🤖 AI Summary
Differential privacy typically requires bounded data, posing challenges for handling unbounded datasets. This work proposes Public-moment-guided Truncation (PMT), a novel method that leverages second-order moment information from a small amount of public data to adaptively transform and truncate private data. The truncation radius in PMT depends only on non-sensitive parameters such as dimensionality and sample size. This approach substantially improves the condition number of the data, enhances robustness to noise, and supports mapping back to the original space. Theoretical analysis demonstrates that PMT achieves tighter error bounds, better convergence, and stronger robustness compared to existing methods. Experiments on both synthetic and real-world datasets confirm that PMT significantly improves model accuracy and stability while preserving differential privacy.
📝 Abstract
Data privacy is important in the AI era, and differential privacy (DP) is one of the golden solutions. However, DP is typically applicable only if data have a bounded underlying distribution. We address this limitation by leveraging second-moment information from a small amount of public data. We propose Public-moment-guided Truncation (PMT), which transforms private data using the public second-moment matrix and applies a principled truncation whose radius depends only on non-private quantities: data dimension and sample size.
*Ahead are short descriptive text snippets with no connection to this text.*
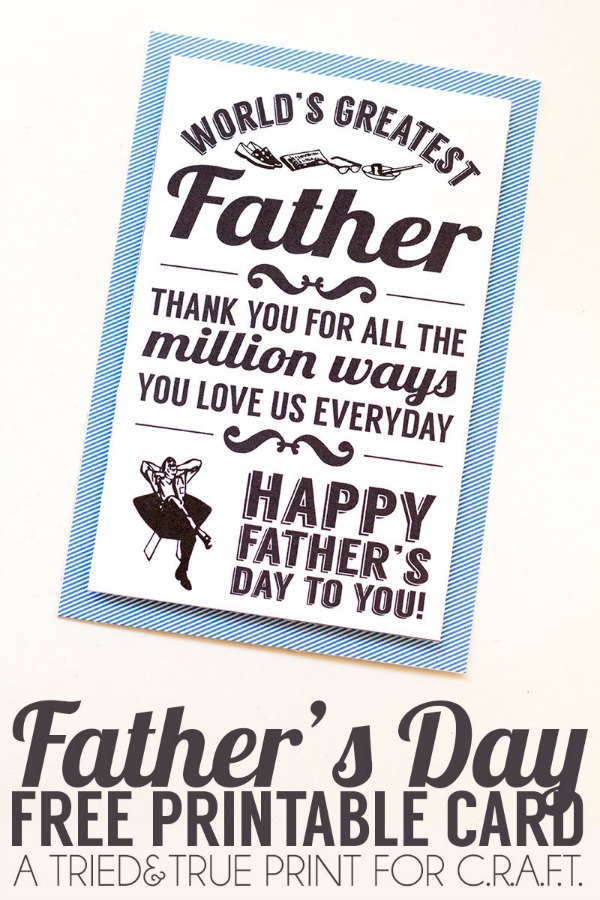 Printable Father S Day Cards For Husband Free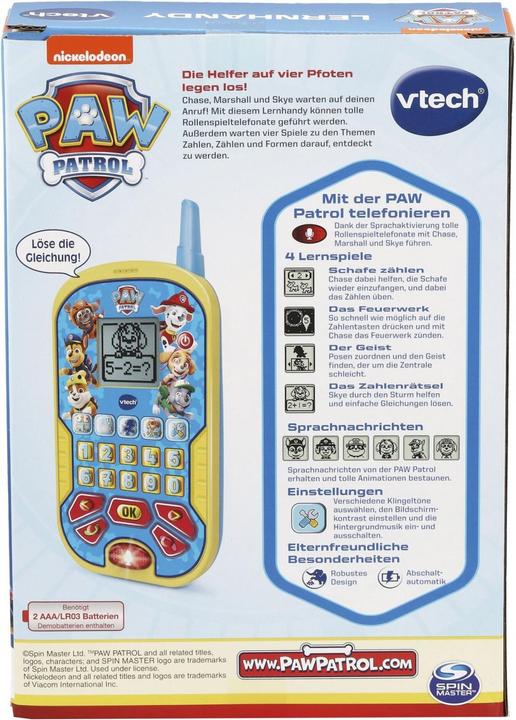 Immagine prodotto VTech Cellulare didattico Paw Patrol (Tedesco)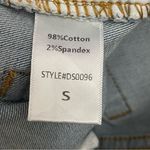 Mustard Seed Distressed Bermuda Shorts Size Small Light Wash Frayed Denim Cutoff Photo 7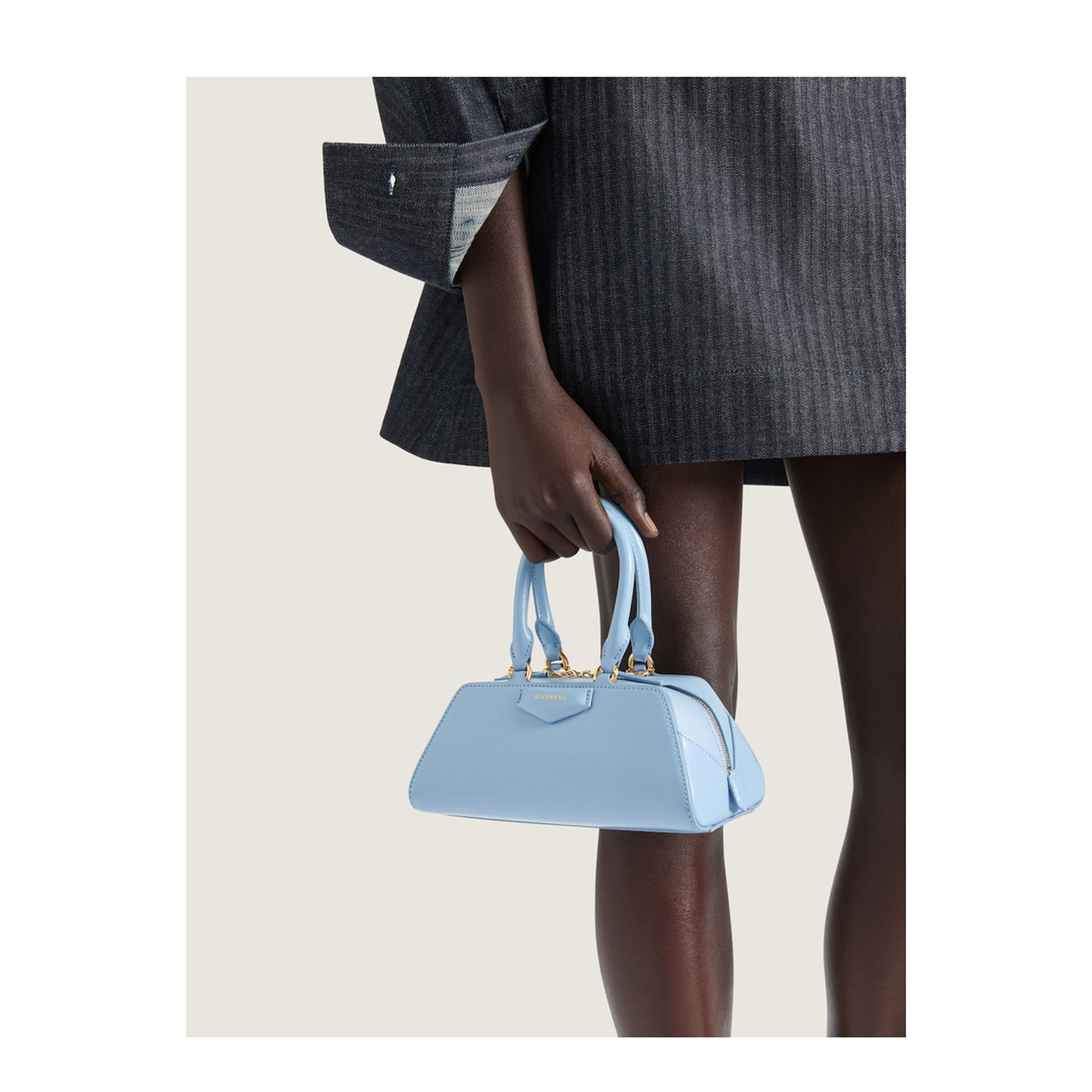 Mini Antigona East-West Bag in Box Leather - Image 4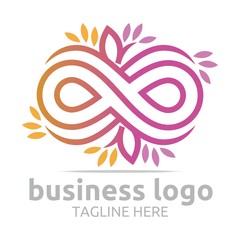 Business Logo Company Corporate Abstract Infinity Leaves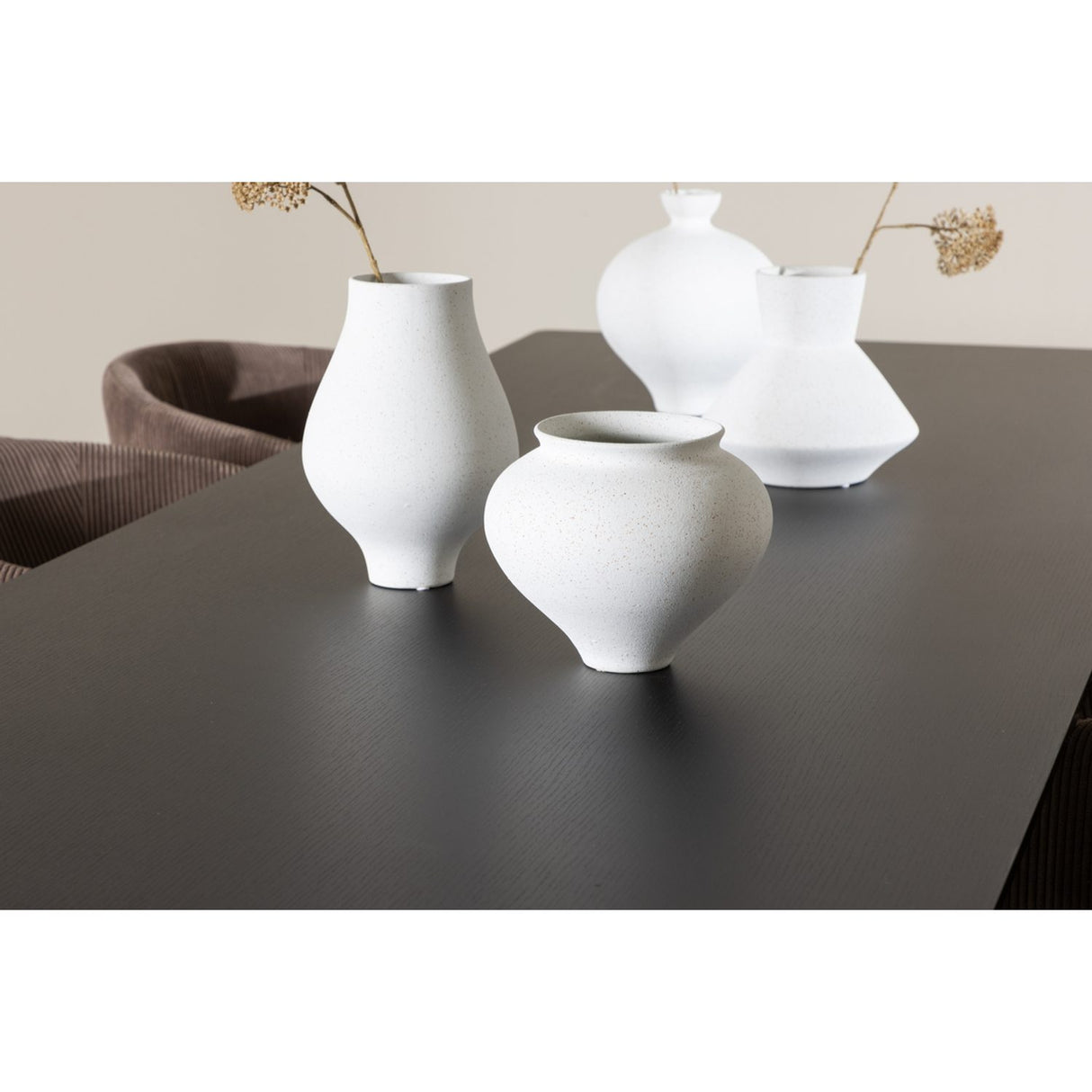 Ellis, Berit Rektangulär matgrupp Brun, Svart, 230 x 85
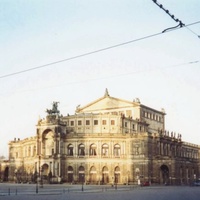 Дрезден. Оперный театр.
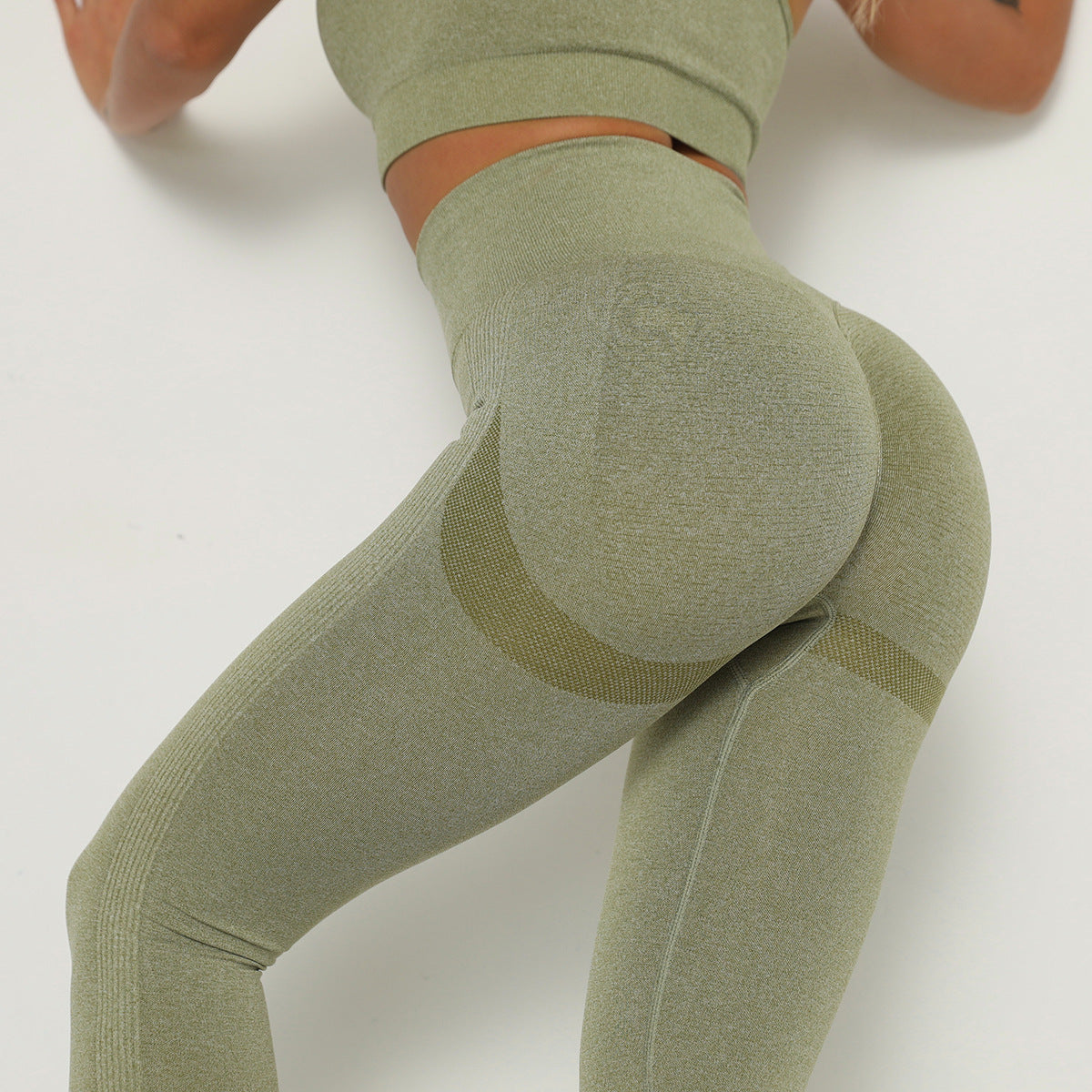 Stich Seamless Leggings - Army Green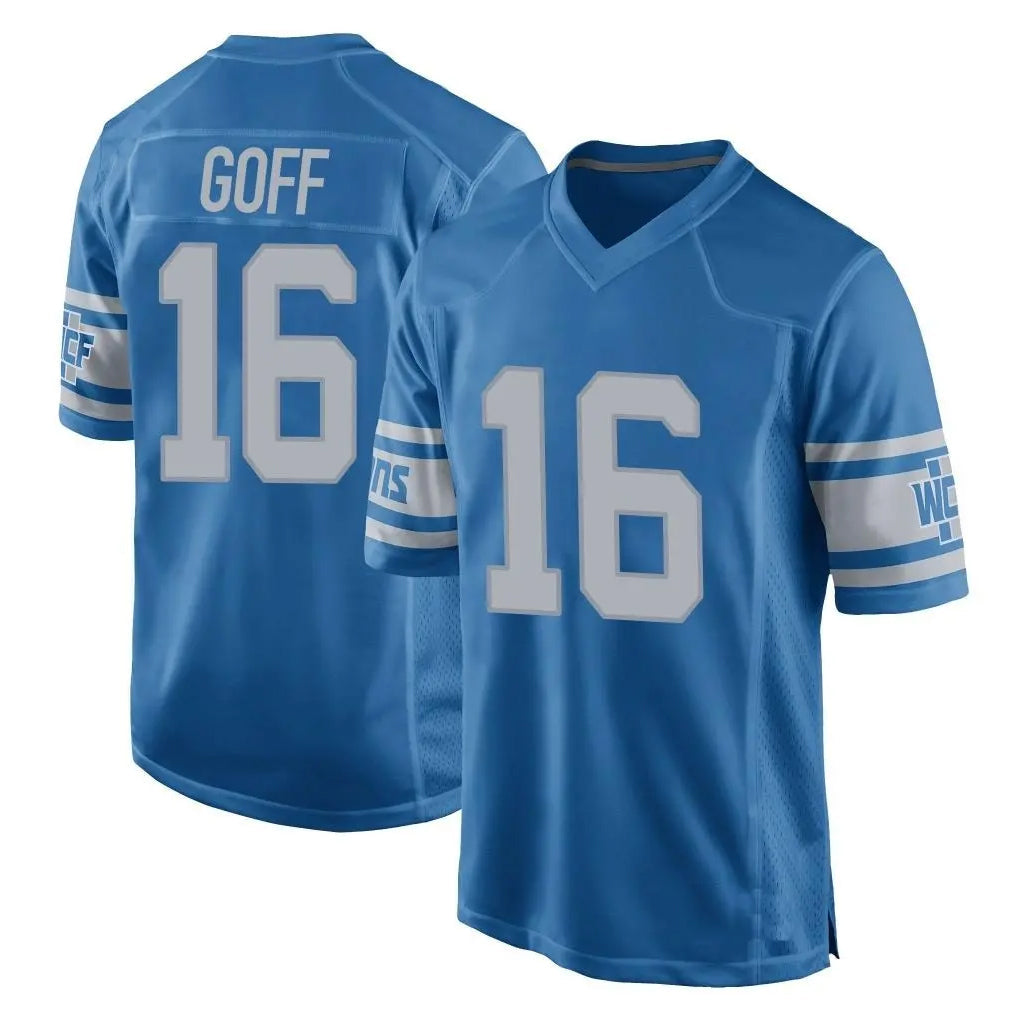 Davalo D.Lions #16 Jared Goff Player Blue Vapor Untouchable Throwback Game Stitched Jerseys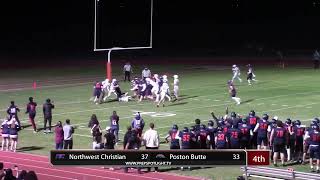 2021 AZ 4A Football Poston Butte High School WalkOff Win [upl. by Eyma]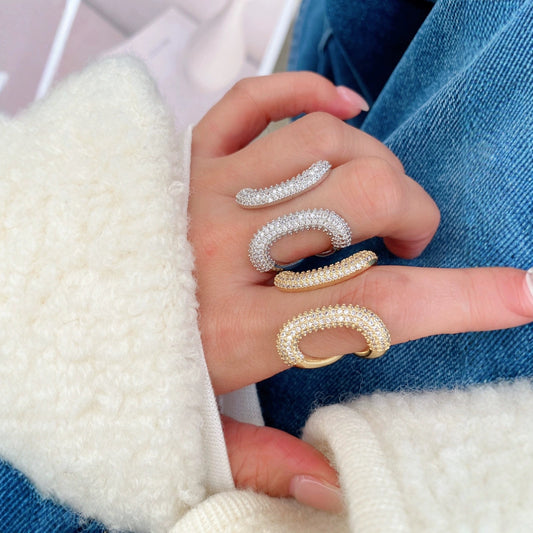 Pave Arc Ring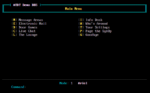 Main menu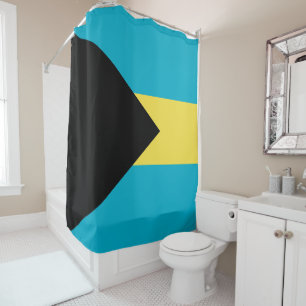 Bahamas-Flagge Duschvorhang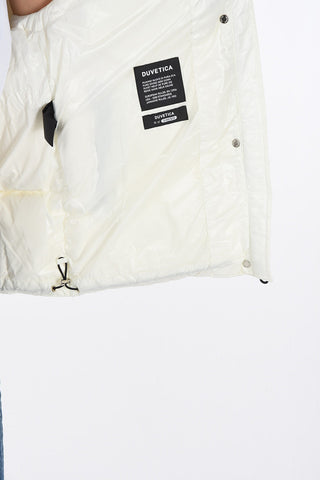 Sleeveless WM019 COREA Down Jacket with Belt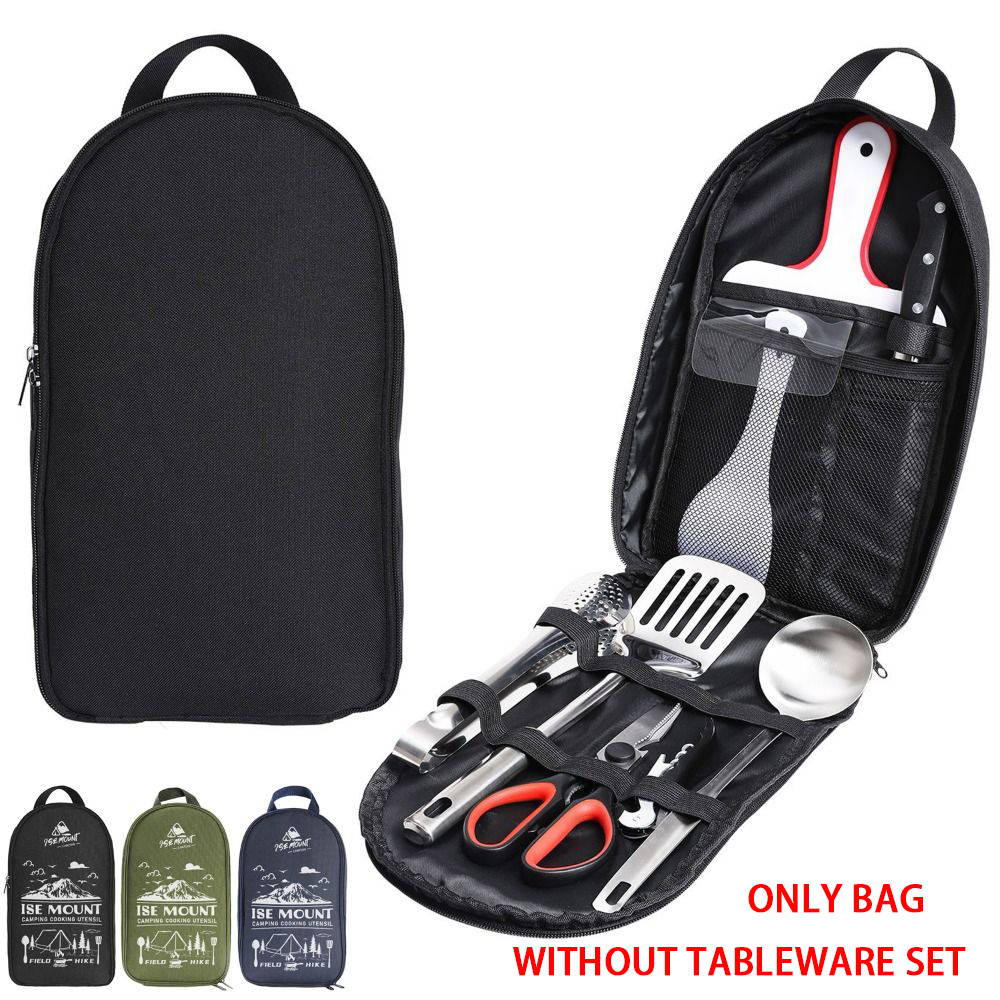 Camping Cooking Survival - 2024 Picnic Utensil Set Storage Bag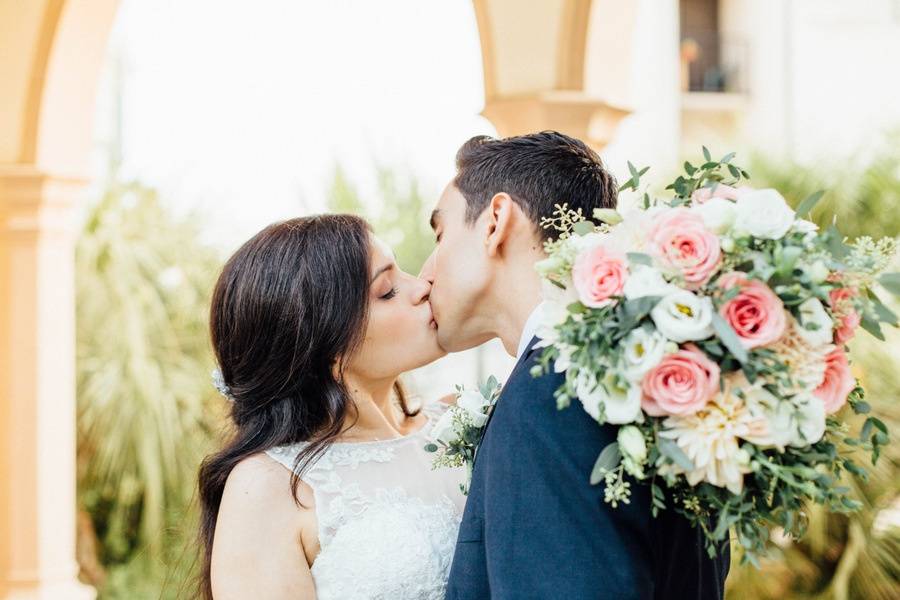 Portrait of the happy couple - Sarah Fulton Photography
This transformation yields a well-conditioned second-moment matrix, enabling its inversion with a significantly strengthened ability to resist the DP noise. Furthermore, we demonstrate the applicability of PMT by using penalized and generalized linear regressions. Specifically, we design new loss functions and algorithms, ensuring that solutions in the transformed space can be mapped back to the original domain. We have established improvements in the models' DP estimation through theoretical error bounds, robustness guarantees, and convergence results, attributing the gains to the conditioning effect of PMT. Experiments on synthetic and real datasets confirm that PMT substantially improves the accuracy and stability of DP models.